*Aim of the exercise*:
Leave out pictures; repeat exactly the lines from the "Among the bird's" line through the last of the data below.

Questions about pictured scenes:
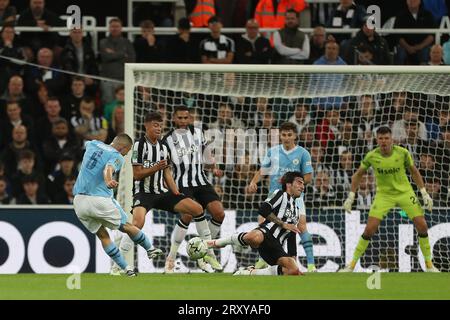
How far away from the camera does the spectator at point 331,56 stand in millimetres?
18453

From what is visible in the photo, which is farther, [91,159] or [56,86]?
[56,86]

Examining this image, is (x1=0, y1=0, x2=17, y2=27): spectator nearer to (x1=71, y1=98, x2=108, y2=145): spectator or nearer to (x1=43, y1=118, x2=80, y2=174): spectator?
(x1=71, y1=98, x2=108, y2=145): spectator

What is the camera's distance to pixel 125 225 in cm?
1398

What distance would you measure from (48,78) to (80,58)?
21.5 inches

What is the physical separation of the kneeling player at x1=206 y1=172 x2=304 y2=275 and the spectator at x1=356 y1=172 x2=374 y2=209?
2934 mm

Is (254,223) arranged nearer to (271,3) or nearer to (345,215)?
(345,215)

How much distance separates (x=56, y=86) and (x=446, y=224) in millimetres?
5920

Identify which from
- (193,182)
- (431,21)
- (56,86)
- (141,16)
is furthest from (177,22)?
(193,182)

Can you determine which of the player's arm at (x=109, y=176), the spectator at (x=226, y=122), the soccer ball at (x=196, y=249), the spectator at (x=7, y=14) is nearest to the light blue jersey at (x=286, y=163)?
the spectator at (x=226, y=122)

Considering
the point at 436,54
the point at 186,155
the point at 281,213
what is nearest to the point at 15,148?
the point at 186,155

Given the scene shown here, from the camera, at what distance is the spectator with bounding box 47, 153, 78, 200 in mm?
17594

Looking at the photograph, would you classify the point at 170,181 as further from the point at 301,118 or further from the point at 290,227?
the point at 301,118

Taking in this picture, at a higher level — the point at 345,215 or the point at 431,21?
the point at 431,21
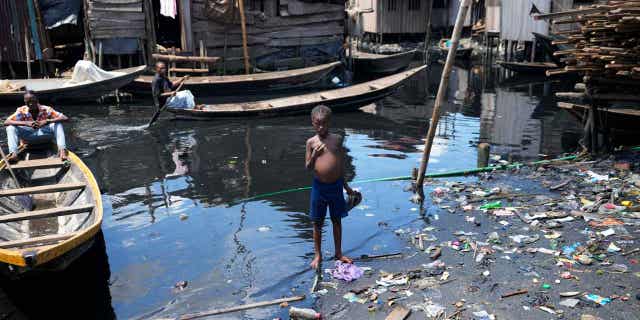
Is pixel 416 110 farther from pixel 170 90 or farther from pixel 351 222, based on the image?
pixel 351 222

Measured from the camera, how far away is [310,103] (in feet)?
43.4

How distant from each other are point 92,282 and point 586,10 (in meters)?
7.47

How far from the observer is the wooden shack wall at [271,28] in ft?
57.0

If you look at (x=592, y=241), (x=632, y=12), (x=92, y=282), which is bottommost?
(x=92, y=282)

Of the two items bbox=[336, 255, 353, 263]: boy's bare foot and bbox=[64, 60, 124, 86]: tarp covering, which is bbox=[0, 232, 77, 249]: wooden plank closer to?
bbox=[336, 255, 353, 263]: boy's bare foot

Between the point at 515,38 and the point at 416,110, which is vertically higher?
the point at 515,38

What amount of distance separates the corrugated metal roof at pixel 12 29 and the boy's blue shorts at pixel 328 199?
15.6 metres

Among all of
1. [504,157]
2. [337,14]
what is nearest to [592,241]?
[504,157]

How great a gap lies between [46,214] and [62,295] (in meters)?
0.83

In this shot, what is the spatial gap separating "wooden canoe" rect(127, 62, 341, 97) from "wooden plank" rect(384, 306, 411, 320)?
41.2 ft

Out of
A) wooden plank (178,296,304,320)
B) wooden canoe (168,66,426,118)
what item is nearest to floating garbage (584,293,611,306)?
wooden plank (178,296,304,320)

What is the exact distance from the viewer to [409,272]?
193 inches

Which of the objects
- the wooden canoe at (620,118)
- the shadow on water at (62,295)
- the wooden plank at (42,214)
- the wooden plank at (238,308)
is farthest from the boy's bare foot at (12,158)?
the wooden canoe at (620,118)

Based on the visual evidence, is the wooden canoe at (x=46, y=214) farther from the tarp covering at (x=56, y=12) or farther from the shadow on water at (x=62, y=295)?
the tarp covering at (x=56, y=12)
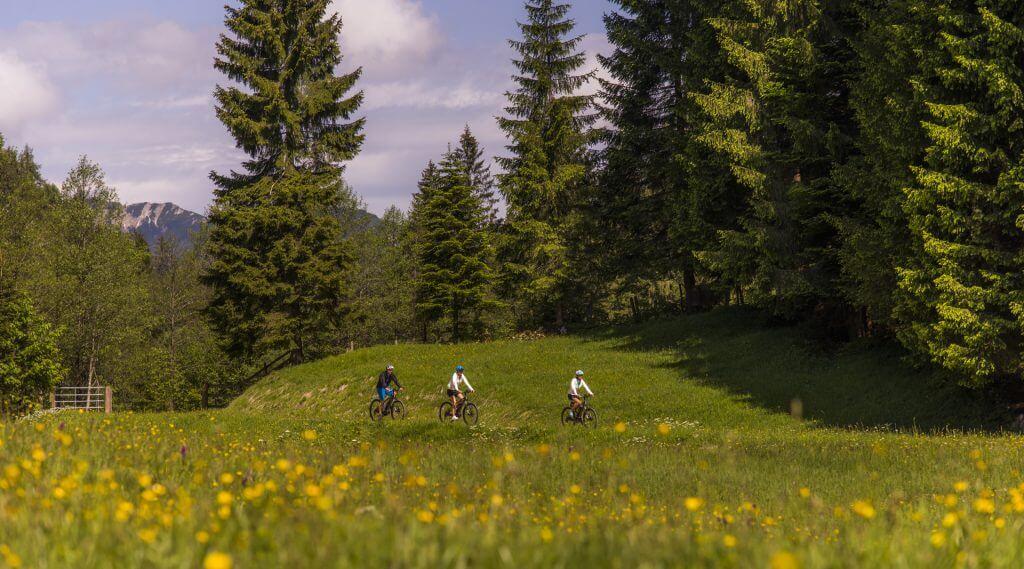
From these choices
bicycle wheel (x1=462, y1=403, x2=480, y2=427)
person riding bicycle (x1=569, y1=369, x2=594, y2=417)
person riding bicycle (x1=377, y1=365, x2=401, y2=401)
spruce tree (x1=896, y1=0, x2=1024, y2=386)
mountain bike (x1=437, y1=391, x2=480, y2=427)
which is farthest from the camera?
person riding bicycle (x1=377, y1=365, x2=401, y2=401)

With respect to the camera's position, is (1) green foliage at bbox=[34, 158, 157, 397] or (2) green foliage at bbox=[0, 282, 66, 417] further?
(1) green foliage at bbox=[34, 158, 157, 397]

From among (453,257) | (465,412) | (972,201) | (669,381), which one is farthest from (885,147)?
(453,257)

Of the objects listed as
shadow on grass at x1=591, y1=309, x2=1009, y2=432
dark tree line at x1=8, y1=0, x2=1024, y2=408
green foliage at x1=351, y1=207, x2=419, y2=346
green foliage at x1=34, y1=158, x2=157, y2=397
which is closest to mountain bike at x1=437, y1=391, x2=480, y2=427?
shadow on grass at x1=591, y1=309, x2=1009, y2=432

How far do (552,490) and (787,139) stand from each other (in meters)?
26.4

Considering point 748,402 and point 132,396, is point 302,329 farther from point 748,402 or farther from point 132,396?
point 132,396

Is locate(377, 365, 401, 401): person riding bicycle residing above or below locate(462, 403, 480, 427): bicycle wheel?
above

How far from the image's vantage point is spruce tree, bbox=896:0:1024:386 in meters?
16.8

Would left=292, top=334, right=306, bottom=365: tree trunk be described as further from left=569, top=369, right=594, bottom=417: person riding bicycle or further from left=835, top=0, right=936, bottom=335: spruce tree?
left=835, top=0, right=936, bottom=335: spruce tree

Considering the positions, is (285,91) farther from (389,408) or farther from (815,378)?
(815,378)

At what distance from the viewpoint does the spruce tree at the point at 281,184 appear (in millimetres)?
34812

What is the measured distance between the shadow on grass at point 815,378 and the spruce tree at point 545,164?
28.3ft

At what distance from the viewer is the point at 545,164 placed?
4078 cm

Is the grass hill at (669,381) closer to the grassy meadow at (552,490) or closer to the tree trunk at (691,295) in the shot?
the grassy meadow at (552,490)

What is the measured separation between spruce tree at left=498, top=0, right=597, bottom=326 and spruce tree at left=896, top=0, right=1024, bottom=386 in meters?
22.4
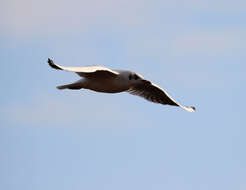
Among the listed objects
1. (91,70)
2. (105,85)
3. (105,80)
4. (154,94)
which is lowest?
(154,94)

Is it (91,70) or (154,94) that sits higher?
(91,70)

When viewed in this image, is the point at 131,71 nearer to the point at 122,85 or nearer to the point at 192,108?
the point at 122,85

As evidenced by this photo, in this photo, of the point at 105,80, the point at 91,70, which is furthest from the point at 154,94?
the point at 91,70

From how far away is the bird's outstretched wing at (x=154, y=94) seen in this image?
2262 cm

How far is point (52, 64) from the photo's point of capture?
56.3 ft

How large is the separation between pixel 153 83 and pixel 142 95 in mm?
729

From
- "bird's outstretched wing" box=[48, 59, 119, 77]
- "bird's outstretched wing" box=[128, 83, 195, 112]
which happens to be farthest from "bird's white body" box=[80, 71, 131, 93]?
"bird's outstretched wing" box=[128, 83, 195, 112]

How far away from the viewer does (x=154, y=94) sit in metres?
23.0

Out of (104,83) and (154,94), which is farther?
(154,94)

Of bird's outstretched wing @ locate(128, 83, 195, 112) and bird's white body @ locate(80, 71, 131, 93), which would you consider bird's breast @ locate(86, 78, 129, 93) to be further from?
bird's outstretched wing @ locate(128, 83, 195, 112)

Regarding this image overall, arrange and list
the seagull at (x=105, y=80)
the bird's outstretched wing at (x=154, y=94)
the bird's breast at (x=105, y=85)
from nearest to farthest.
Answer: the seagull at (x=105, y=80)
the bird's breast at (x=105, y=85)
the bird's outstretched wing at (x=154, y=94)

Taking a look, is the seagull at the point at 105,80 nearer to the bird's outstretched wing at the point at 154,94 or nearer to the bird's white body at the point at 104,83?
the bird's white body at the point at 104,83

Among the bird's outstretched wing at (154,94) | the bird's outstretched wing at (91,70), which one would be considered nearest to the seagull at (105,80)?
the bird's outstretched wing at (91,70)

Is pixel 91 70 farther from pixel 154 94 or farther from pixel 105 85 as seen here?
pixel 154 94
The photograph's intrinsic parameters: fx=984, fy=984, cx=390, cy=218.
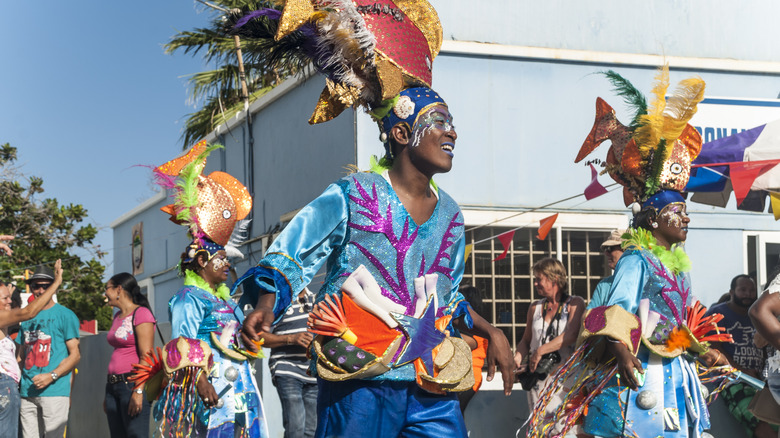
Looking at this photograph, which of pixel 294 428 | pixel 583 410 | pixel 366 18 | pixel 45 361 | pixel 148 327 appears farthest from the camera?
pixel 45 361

*Response below*:
Among the bird's outstretched wing at (154,94) | the bird's outstretched wing at (91,70), which one would be considered nearest to the seagull at (105,80)?
the bird's outstretched wing at (91,70)

Is pixel 91 70 farther from pixel 154 94 or farther from pixel 105 85 as seen here?
pixel 154 94
The photograph's intrinsic parameters: fx=984, fy=984, cx=390, cy=218.
Looking at this photograph, which of pixel 294 428 | pixel 583 410 | pixel 366 18 | pixel 45 361 | pixel 148 327 appears farthest from the camera?
pixel 45 361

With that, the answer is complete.